Collected data entries
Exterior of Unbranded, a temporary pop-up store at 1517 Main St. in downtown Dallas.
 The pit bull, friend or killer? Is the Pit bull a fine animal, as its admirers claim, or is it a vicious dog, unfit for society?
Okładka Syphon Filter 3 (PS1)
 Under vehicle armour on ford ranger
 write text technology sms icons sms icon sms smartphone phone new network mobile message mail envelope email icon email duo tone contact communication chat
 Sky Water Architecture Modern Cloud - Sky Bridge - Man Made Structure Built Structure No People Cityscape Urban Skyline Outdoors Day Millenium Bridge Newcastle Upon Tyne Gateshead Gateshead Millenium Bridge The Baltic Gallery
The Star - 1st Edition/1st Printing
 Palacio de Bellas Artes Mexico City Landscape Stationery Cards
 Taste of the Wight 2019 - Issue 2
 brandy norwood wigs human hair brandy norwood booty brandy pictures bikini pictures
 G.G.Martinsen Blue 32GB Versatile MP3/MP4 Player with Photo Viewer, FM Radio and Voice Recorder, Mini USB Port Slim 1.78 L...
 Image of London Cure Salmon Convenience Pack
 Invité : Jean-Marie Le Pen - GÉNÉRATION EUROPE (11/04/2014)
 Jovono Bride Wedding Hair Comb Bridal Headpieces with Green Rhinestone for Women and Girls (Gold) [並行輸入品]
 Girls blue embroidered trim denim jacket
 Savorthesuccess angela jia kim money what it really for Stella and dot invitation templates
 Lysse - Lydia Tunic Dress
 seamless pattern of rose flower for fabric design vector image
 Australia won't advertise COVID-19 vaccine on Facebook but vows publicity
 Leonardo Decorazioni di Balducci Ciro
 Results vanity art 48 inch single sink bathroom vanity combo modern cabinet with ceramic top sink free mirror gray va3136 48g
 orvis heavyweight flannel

_Activity:_ All of the entries above, written out exactly, make up the reply.

_Problem solution:_
Exterior of Unbranded, a temporary pop-up store at 1517 Main St. in downtown Dallas.
 The pit bull, friend or killer? Is the Pit bull a fine animal, as its admirers claim, or is it a vicious dog, unfit for society?
Okładka Syphon Filter 3 (PS1)
 Under vehicle armour on ford ranger
 write text technology sms icons sms icon sms smartphone phone new network mobile message mail envelope email icon email duo tone contact communication chat
 Sky Water Architecture Modern Cloud - Sky Bridge - Man Made Structure Built Structure No People Cityscape Urban Skyline Outdoors Day Millenium Bridge Newcastle Upon Tyne Gateshead Gateshead Millenium Bridge The Baltic Gallery
The Star - 1st Edition/1st Printing
 Palacio de Bellas Artes Mexico City Landscape Stationery Cards
 Taste of the Wight 2019 - Issue 2
 brandy norwood wigs human hair brandy norwood booty brandy pictures bikini pictures
 G.G.Martinsen Blue 32GB Versatile MP3/MP4 Player with Photo Viewer, FM Radio and Voice Recorder, Mini USB Port Slim 1.78 L...
 Image of London Cure Salmon Convenience Pack
 Invité : Jean-Marie Le Pen - GÉNÉRATION EUROPE (11/04/2014)
 Jovono Bride Wedding Hair Comb Bridal Headpieces with Green Rhinestone for Women and Girls (Gold) [並行輸入品]
 Girls blue embroidered trim denim jacket
 Savorthesuccess angela jia kim money what it really for Stella and dot invitation templates
 Lysse - Lydia Tunic Dress
 seamless pattern of rose flower for fabric design vector image
 Australia won't advertise COVID-19 vaccine on Facebook but vows publicity
 Leonardo Decorazioni di Balducci Ciro
 Results vanity art 48 inch single sink bathroom vanity combo modern cabinet with ceramic top sink free mirror gray va3136 48g
 orvis heavyweight flannel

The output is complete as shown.